Re: [ANNOUNCE] Btrfs: a copy on write, snapshotting FS

From: Chris Mason
Date: Thu Jun 14 2007 - 08:34:23 EST


On Thu, Jun 14, 2007 at 02:59:23AM -0400, Albert Cahalan wrote:
> On 6/13/07, Chris Mason <chris.mason@xxxxxxxxxx> wrote:

[ secure deletion in btrfs ]

> >
> >Right about here is where I would insert a long story about ecryptfs, or
> >encryption solutions that happen all in userland. At any rate, it is
> >outside the scope of v1.0, even though I definitely agree it is an
> >important problem for some people.
>
> I'm sure you do have a nice long story, and I'm sure it seems
> correct, but there is something not quite right about the add-on
> hacks.
>
> BTW, I'm suggesting that this be about deletion, not protection
> of data you wish to keep. It covers more than just file bodies.
> It covers inode data, block allocations, etc.

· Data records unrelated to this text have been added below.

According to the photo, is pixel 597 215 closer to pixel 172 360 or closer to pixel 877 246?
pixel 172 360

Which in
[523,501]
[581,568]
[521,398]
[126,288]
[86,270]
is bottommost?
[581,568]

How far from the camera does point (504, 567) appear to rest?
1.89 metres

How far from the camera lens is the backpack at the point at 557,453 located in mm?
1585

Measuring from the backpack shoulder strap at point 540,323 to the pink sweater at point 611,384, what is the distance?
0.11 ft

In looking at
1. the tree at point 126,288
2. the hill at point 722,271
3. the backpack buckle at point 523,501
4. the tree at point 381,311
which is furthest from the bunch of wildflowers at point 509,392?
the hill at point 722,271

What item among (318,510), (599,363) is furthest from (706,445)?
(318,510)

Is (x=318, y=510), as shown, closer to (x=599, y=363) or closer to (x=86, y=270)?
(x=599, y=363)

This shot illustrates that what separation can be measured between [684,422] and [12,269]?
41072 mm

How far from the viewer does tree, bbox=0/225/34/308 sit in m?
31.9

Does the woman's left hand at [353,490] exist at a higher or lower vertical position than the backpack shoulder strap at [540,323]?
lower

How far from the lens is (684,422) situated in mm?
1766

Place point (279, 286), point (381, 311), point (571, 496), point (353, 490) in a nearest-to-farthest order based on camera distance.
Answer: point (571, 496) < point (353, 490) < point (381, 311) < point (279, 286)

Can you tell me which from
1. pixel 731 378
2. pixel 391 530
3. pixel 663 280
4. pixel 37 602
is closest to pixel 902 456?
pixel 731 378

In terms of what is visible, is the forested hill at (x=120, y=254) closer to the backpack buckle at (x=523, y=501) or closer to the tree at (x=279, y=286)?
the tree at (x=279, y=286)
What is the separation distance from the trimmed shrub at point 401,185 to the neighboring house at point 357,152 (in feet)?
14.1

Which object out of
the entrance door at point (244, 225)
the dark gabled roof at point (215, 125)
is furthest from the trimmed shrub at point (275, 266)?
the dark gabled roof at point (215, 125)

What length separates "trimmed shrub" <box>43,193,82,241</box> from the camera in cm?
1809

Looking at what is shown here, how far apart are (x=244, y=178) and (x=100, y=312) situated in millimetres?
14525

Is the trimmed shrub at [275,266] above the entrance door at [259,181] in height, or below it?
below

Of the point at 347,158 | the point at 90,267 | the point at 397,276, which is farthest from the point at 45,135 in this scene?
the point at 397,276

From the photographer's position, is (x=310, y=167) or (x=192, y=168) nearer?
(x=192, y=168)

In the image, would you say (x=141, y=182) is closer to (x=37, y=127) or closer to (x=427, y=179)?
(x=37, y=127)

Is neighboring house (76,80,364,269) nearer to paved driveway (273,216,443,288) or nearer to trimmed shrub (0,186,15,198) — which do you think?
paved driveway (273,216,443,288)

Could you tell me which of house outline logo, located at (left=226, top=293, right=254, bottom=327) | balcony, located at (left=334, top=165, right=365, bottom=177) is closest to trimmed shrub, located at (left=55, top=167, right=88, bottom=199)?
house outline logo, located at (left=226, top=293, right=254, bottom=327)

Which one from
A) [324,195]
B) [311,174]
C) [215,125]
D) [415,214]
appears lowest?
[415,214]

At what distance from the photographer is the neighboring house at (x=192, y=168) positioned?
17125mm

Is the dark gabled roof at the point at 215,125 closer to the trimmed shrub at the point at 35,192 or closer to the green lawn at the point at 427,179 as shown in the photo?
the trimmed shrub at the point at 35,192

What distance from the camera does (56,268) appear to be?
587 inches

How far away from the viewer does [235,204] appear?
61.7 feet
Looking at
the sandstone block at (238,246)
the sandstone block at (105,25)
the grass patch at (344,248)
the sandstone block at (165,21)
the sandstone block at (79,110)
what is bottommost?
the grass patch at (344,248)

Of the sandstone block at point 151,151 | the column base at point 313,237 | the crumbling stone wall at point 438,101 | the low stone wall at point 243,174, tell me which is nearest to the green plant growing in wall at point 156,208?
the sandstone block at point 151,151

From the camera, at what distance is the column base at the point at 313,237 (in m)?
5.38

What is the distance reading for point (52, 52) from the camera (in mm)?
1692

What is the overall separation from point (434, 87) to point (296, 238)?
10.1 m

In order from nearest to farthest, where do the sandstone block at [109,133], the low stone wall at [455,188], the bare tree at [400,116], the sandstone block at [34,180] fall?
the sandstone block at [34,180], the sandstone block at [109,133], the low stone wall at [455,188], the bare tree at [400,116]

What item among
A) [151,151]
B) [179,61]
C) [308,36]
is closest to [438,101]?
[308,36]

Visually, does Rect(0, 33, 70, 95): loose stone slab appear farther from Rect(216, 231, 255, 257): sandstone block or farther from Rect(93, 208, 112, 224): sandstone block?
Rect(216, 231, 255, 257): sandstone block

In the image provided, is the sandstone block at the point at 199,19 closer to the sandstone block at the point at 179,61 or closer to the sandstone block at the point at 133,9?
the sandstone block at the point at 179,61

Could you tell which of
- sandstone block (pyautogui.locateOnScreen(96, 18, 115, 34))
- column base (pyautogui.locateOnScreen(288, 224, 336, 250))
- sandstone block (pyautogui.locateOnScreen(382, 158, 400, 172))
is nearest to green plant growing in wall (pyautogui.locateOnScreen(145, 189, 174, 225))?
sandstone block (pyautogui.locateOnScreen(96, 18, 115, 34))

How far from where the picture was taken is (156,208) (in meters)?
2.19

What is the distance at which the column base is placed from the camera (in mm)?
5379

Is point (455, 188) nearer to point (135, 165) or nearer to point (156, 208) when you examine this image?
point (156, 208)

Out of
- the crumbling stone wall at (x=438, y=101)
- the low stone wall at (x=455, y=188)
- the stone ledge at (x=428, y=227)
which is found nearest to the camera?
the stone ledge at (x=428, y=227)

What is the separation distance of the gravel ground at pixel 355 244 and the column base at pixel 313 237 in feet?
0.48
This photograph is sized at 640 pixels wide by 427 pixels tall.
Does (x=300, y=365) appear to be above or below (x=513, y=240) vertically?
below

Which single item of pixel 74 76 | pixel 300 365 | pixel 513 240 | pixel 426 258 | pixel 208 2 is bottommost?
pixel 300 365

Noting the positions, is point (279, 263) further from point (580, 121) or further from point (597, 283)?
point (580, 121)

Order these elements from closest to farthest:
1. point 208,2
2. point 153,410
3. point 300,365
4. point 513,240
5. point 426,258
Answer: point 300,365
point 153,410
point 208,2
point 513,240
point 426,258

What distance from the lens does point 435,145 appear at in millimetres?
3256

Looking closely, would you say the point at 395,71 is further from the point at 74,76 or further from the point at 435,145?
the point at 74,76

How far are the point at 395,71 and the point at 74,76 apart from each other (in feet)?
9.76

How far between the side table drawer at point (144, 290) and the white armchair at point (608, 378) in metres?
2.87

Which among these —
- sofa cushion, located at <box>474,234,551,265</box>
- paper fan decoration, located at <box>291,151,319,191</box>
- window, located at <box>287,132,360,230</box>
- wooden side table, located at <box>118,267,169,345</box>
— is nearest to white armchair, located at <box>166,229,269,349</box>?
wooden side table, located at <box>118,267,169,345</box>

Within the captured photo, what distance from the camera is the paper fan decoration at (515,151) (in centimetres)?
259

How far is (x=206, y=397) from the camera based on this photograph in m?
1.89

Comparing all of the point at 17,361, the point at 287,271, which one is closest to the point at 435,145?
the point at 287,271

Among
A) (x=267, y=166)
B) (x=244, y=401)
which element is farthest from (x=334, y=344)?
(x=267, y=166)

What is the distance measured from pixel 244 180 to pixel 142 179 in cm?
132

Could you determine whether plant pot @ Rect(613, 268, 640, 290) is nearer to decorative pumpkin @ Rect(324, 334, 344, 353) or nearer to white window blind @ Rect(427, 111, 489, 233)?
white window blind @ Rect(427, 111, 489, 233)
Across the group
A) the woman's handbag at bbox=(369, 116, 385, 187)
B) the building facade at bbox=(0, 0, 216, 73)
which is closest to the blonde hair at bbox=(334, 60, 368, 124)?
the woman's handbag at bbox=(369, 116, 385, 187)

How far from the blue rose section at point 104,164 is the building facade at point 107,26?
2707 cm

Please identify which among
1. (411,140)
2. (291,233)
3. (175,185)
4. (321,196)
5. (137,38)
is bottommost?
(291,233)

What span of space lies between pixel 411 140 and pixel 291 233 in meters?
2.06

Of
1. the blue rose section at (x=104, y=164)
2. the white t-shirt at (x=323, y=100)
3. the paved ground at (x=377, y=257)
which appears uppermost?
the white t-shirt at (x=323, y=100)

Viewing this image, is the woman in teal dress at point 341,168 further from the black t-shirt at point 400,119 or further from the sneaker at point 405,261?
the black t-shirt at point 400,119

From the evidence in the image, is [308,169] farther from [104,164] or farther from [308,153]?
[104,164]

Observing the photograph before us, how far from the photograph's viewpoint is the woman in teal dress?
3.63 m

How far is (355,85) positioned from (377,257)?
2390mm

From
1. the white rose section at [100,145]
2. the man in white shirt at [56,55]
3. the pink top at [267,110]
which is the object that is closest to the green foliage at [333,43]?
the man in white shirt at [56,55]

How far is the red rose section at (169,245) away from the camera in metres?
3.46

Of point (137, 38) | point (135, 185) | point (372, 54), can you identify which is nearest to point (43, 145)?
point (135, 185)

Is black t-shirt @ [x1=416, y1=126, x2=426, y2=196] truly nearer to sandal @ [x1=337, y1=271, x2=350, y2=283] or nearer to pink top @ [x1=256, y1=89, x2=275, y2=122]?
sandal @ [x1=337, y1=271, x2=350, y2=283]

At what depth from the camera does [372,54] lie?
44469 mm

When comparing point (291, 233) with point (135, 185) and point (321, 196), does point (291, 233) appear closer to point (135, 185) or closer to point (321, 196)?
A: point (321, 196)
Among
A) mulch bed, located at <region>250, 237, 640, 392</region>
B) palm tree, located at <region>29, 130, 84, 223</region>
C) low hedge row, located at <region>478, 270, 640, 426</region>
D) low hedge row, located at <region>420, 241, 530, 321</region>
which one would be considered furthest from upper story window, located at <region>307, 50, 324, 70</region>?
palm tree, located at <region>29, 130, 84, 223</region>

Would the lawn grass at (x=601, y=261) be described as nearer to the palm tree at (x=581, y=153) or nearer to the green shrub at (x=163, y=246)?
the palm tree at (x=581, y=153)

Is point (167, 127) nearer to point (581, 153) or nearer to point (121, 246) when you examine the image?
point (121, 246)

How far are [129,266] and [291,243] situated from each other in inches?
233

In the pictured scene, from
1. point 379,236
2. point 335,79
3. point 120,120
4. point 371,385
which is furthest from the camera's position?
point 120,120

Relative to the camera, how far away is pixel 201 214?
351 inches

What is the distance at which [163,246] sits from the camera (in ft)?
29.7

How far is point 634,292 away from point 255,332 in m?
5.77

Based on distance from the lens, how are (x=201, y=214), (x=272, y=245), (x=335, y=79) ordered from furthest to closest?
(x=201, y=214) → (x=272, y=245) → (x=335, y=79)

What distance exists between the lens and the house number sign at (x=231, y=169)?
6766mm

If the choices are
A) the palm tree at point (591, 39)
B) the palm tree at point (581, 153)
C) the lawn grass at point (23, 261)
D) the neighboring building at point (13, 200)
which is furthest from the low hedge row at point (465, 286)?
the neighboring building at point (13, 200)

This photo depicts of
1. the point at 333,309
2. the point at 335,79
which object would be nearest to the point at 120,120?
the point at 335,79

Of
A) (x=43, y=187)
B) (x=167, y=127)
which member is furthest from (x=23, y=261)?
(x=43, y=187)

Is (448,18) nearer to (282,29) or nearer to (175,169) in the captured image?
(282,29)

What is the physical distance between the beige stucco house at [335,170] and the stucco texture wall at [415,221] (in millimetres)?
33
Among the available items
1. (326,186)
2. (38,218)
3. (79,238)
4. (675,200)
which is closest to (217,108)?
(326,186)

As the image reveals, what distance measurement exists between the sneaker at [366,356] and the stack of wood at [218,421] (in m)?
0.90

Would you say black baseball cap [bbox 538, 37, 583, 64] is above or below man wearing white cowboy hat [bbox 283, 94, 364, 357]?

Sorry, it's still way outside the scope of v1.0.

>
> >> >> * atomic creation of copy-on-write directory trees
> >> >
> >> >Do you mean something more fine grained than the current snapshotting
> >> >system?
> >>
> >> I believe so. Example: I have a linux-2.6 directory. It's not
> >> a mount point or anything special like that. I want to copy
> >> it to a new directory called wip, without actually copying
> >> all the blocks. To all the normal POSIX API stuff, this copy
> >> should look like the result of "cp -a", not hard links.
> >
> >This would be a snapshot, which has to be done on a subvolume right now.
> >It is not as nice as being able to pick a random directory, but I've
> >only been able to get this far by limiting the feature scope
> >significantly. What I did do was make subvolumes very cheap...just make
> >a bunch of them.
>
> Can a regular user create and use a subvolume? If not, then
> this doesn't work. (if so, then I have other concerns...)

That's the long term goal, but I'll have to reorganize things such that
subvolumes created by a user can all fall under sane accounting.